I was lucky enough to attend the Asian TYA Network Programme hosted by the Ricca Ricca Festa in Okinawa in July 2018. I attended as a guest of the festival and to present a seminar paper on my work co-creating with young audiences.
I found the meetings, discussions, seminars and post show critical reflection to be really well organised, inspiring and transferable. By transferable I mean that I will take experiences and insights from the network meeting and apply them in my own work and to my own networks in Europe. It is to the credit of the Ricca Ricca Festa and the organisers in Okinawa that such a diverse and interesting group of artist and cultural workers were able to come together and exchange and interact so well.
Performances – seeing the work and talking about it:
The Ricca Ricca Festa presented a variety of high quality work from all over the world and enabled and supported the Asian TYA delegates to see a selection of this work and talk with the artists who had performed / created it. What a wonderful gift that was! We were quite a large group so sometimes split up to see different performances and then came back together to discuss what we had seen. This process was very well planned and supported. We saw work from Scotland, Japan, Russia, Ukraine, Germany, and Denmark. As a group from different backgrounds, traditions and trainings this opportunity to exchange views and perceptions was very precious. The working language of these discussions was English which was very good for me but perhaps a challenge for some of those taking part? I am not sure that there is a way around this but at times and for some this was a source of some frustration. Translation and the pursuit of precision sometimes slowed down an often complex and heart felt discussion. Given the limits of time and space this was dealt with really well by delegates and organisers. Due to the diverse nature of the group along with a very strong shared passion for our work we could have spent very much more time discussion work and understanding varied perceptions of it. I was fascinated by the debates at various times about quality and process. Perhaps a future purpose of the network can be to continue these debates?
Art and the City – cultural inclusion – Seminar
Part of the meeting was dedicated to detailed presentations and discussion of some key issues. I presented a short seminar paper on my own work with NIE in the UK and Europe focusing on the work I have made that was co-created with children and part of the making process.
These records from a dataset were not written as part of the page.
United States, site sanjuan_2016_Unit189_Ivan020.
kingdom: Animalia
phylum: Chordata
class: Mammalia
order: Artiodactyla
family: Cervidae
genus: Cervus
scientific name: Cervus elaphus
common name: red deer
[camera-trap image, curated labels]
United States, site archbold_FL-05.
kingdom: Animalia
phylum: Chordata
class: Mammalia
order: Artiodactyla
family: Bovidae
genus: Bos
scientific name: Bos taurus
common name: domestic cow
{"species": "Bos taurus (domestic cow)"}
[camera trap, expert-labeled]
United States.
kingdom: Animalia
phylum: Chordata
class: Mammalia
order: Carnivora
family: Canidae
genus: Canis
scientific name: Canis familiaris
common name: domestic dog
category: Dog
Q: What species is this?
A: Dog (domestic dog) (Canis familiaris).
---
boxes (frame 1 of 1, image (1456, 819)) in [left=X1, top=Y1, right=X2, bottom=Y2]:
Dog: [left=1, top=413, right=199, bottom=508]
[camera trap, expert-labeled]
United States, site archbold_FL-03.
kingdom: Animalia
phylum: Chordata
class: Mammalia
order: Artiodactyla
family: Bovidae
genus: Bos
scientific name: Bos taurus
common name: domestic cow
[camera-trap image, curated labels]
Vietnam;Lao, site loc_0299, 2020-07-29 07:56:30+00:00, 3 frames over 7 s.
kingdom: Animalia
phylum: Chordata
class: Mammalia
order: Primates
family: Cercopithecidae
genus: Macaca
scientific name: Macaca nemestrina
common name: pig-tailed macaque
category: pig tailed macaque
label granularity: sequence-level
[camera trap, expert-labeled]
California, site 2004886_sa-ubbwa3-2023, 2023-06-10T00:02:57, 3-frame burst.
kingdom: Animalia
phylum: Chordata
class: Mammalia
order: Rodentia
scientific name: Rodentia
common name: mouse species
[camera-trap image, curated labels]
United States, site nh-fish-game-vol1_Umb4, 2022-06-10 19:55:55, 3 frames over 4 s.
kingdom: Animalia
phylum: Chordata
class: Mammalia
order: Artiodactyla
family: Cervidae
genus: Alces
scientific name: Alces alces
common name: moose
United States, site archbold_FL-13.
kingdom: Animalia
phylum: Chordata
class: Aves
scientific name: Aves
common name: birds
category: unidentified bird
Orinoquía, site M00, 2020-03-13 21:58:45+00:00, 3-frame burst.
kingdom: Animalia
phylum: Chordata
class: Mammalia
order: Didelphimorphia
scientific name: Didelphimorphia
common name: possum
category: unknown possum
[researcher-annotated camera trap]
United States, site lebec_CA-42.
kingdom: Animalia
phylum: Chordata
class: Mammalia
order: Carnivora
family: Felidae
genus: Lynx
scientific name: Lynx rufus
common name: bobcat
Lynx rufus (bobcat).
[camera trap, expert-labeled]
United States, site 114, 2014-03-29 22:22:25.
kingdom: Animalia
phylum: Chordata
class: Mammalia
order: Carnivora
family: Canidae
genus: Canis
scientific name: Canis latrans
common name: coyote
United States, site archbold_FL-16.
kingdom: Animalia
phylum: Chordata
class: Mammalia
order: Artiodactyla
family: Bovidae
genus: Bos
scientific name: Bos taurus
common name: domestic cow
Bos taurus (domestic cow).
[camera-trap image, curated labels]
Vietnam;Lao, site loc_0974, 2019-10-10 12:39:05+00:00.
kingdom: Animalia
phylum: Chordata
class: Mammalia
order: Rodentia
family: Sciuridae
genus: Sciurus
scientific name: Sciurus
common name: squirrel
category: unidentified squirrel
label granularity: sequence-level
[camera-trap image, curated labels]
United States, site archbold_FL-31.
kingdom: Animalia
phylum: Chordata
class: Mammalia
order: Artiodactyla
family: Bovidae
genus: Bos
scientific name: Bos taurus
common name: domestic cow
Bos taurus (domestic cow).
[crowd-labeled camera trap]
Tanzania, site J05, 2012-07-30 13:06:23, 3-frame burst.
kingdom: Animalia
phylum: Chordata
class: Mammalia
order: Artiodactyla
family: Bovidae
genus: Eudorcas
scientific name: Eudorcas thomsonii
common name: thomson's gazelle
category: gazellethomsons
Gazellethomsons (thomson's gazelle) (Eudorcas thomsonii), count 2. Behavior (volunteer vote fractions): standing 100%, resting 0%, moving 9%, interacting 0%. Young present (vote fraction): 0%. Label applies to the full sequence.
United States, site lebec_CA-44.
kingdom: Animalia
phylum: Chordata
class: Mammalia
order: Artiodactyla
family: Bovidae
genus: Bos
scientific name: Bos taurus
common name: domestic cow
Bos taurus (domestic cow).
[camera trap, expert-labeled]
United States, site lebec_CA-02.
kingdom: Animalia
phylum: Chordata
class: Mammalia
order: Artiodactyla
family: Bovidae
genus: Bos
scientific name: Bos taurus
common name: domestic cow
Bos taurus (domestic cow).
This part of the TYA Network programme was very well organised and structured. There was a wide range of presentations all approaching key issues for cultural workers: funding, networks, inclusion, national and regional issues and differences, examples of best practice, cultural policy, network building. It would be interesting to develop this debate to embrace a more complex exploration of the tension between capacity and quality, both were discussed in these sessions and form a major element of the debate around TYA internationally.
These events presented a range of experience and examples to wide audience and provoked some lively and in depth debate amongst the participants.
The concluding plenary session attempted to pull all of these debates and conversations together and to help the participants to plan the next steps for the network. The solid foundations and connections made in previous years of the programme were built upon here and will perhaps bear fruit in the next years as the Asia TYA network develops and more fully defines itself.
Future network debate –
As a guest of the festival and of the network I did not make big contribution to this debate. I did share some perceptions and experiences from the TYA networks in the UK and Europe. It seems that the Asian TYA network is at a crossroads in terms of its funding and structure. Given the distances involved and the very different funding possibilities it might be hard for the network to survive. I felt that, given the excitement and dedication of some of the key people who met in Okinawa, a way forward would emerge. The network needs, in my opinion, to develop a clearer definition of its aims and boundaries. There was a key discussion about how the network encompassed very different traditions and methodologies.
Key questions / projects might be:
A definition of TYA in an Asian context.
The inclusion of theatre by and with children and young people as well as theatre for a young audience and the tension between these two approaches / practices.
Can Theatre for Young Audience and Theatre in Education and Theatre as Creative Learning be supported in the same network.
The network is just at the beginning and the possibilities and opportunities are huge. It was a great pleasure and honour to be part of this meeting in 2018.